(Some records)
........

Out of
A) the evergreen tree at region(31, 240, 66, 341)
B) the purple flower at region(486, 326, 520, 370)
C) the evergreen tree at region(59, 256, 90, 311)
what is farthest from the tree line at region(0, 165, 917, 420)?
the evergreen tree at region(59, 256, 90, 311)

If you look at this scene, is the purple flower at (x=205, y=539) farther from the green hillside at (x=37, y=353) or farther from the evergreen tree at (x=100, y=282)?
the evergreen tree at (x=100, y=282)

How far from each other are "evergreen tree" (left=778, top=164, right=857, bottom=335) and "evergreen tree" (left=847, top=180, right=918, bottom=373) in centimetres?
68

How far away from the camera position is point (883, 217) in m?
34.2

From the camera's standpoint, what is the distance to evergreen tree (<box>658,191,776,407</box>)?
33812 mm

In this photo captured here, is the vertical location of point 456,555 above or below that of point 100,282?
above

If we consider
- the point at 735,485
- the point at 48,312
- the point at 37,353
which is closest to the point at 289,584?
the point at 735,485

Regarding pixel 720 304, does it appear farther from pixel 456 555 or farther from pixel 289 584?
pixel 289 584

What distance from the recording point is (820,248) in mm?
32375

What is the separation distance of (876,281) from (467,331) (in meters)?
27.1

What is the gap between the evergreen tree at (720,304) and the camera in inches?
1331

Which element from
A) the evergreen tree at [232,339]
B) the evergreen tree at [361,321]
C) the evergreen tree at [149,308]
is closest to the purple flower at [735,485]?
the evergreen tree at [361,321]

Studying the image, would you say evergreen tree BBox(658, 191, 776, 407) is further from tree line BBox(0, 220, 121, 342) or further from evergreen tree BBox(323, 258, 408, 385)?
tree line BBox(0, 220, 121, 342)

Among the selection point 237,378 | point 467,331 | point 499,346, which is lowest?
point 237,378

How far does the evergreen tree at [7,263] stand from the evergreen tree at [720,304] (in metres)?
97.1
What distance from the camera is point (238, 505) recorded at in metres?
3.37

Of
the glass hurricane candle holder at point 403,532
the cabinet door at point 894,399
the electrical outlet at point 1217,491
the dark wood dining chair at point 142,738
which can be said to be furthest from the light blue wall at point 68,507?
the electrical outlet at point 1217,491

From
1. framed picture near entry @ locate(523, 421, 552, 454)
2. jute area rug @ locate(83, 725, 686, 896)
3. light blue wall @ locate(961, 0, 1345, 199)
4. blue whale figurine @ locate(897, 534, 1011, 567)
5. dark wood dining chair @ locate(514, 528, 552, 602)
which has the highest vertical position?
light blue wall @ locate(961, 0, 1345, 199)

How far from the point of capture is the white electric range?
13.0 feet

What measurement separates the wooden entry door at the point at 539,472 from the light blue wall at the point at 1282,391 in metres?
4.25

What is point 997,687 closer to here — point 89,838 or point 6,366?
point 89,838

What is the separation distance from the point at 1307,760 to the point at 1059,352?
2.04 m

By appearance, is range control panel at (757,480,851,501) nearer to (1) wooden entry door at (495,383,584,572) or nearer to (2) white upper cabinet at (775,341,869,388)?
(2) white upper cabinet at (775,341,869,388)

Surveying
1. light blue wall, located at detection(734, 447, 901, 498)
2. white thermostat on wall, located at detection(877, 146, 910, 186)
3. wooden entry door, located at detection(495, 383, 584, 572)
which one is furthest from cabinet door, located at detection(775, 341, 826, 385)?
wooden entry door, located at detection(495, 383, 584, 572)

........

### Objective
Write the entire listing out again, word for word.

### Task output
Out of
A) the evergreen tree at region(31, 240, 66, 341)
B) the purple flower at region(486, 326, 520, 370)
C) the evergreen tree at region(59, 256, 90, 311)
what is farthest from the tree line at region(0, 165, 917, 420)?
the evergreen tree at region(59, 256, 90, 311)

If you look at this scene, is the purple flower at (x=205, y=539) farther from the green hillside at (x=37, y=353) or farther from the evergreen tree at (x=100, y=282)?
the evergreen tree at (x=100, y=282)

How far from each other are "evergreen tree" (left=778, top=164, right=857, bottom=335) and "evergreen tree" (left=847, top=180, right=918, bottom=373) in centimetres?
68

How far away from the camera position is point (883, 217) in m?
34.2

From the camera's standpoint, what is the distance to evergreen tree (<box>658,191,776,407</box>)?
33812 mm

In this photo captured here, is the vertical location of point 456,555 above or below that of point 100,282?
above

If we consider
- the point at 735,485
- the point at 48,312
- the point at 37,353
which is closest to the point at 289,584?
the point at 735,485

Regarding pixel 720 304, does it appear farther from pixel 456 555 or farther from pixel 289 584?
pixel 289 584

What distance from the recording point is (820,248) in mm?
32375

What is the separation distance of (876,281) from (467,331) (in meters)?
27.1

What is the gap between the evergreen tree at (720,304) and the camera in inches?
1331

Which element from
A) the evergreen tree at [232,339]
B) the evergreen tree at [361,321]
C) the evergreen tree at [149,308]
is closest to the purple flower at [735,485]?
the evergreen tree at [361,321]

Studying the image, would you say evergreen tree BBox(658, 191, 776, 407) is further from tree line BBox(0, 220, 121, 342) or further from evergreen tree BBox(323, 258, 408, 385)?
tree line BBox(0, 220, 121, 342)

Among the selection point 237,378 | point 467,331 | point 499,346, which is lowest?
point 237,378

How far does the evergreen tree at [7,263] stand from the evergreen tree at [720,304] (in metres)?
97.1
What distance from the camera is point (238, 505) recorded at in metres?
3.37

Of
the glass hurricane candle holder at point 403,532
the cabinet door at point 894,399
the electrical outlet at point 1217,491
the dark wood dining chair at point 142,738
which can be said to be furthest from the light blue wall at point 68,507?
the electrical outlet at point 1217,491

From
1. framed picture near entry @ locate(523, 421, 552, 454)
2. jute area rug @ locate(83, 725, 686, 896)
3. light blue wall @ locate(961, 0, 1345, 199)
4. blue whale figurine @ locate(897, 534, 1011, 567)
5. dark wood dining chair @ locate(514, 528, 552, 602)
which has the highest vertical position?
light blue wall @ locate(961, 0, 1345, 199)

How far from the point of capture is the white electric range?
13.0 feet

What measurement separates the wooden entry door at the point at 539,472 from the light blue wall at the point at 1282,391 in metres?
4.25

What is point 997,687 closer to here — point 89,838 or point 6,366?
point 89,838

What is the separation distance from the point at 1307,760 to the point at 1059,352?
2.04 m

By appearance, is range control panel at (757,480,851,501) nearer to (1) wooden entry door at (495,383,584,572) or nearer to (2) white upper cabinet at (775,341,869,388)?
(2) white upper cabinet at (775,341,869,388)

Surveying
1. light blue wall, located at detection(734, 447, 901, 498)
2. white thermostat on wall, located at detection(877, 146, 910, 186)
3. wooden entry door, located at detection(495, 383, 584, 572)
which one is furthest from cabinet door, located at detection(775, 341, 826, 385)?
wooden entry door, located at detection(495, 383, 584, 572)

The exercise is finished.